Cuba – where to start! Everyone knows it is famous for Fidel Castro, classic cars, brightly coloured buildings, and of course rum and cigars. But the country offers visitors much, much more to discover! The largest Caribbean island nation, Cuba is a place of quality and variety. Havana, its lively capital city, filled with pastel-coloured houses, is also home to relics of its time under rule from Spain. The islands history, language and culture bear traces of this, as well as those from the slave and sugar trade. It provides a mix of history, a unique culture, beautiful scenery and beaches and 7 UNESCO World Heritage Sites and is not to be missed!
Your passport should be valid for one month after the proposed duration of your stay in Cuba and have 2 blank pages. Please be sure to fill out the "Emergency Next of Kin" section in your passport
A tourist visa card is required before you travel to Cuba. Although this can be purchased on arrival in Cuba, most airlines require it to be presented at check-in or you will be denied boarding. It is valid for 30 days for tourist purposes and extendable for a further 30 days once in Cuba, except for Canadians who receive a 90-day visa. In order to get a tourist visa card, you must apply by mail, in person or online for a visa with agencies or your relevant Cuban Consulate. All nationalities must check the visa entry requirements before your departure. You will need sufficient funds and a return airline ticket. Proof of valid travel insurance is required to enter Cuba, which cannot be issued by a US insurance company.
• Consular Information
There are a number of major international embassies located in Havana, including those for the US, Canada and UK. However, embassies for other countries, including Australia and New Zealand are located in Mexico or other American cities, offering coverage to Cuba. Please check with your relevant government for the relevant contact details.
N.B. Please note, visa and entry requirements, regulations and restrictions can vary on a regular basis. Please ensure you check in good time prior to travel the current requirements applicable to you.

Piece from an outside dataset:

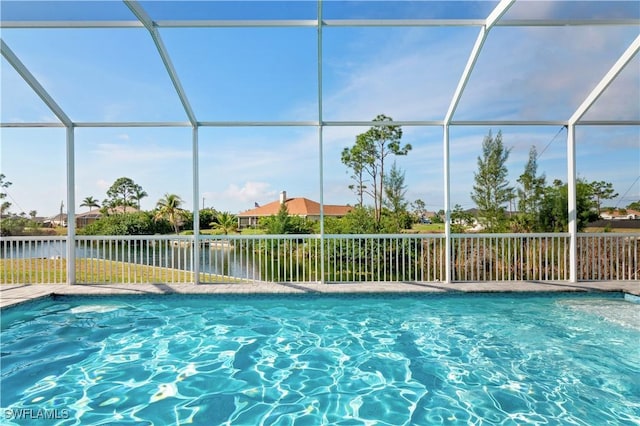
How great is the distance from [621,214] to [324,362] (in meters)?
8.39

HEALTH, INSURANCE AND SPECIAL REQUIREMENTS
• Travel Insurance
Travel insurance is mandatory when visiting Cuba, either before traveling or on arrival in Cuba. A proof of health insurance (insurance policy, insurance certificate or medical assistance card) valid for the period of your stay in Cuba is required when entering Cuba. It cannot be issued by U.S insurance companies as they cannot provide coverage in Cuba. It is a good idea to keep a copy of any of these documents at hand in case you are asked for it on arrival.
It is company policy that all passengers must have valid travel insurance prior to travelling, to include but not limited to health insurance and cancellation insurance. It is vital that ALL members of the travelling party are fully insured for the dates of travel. All pre-existing medical conditions must be declared to the insurer and the correct cover must be taken in regard to the specific type of holiday you are taking.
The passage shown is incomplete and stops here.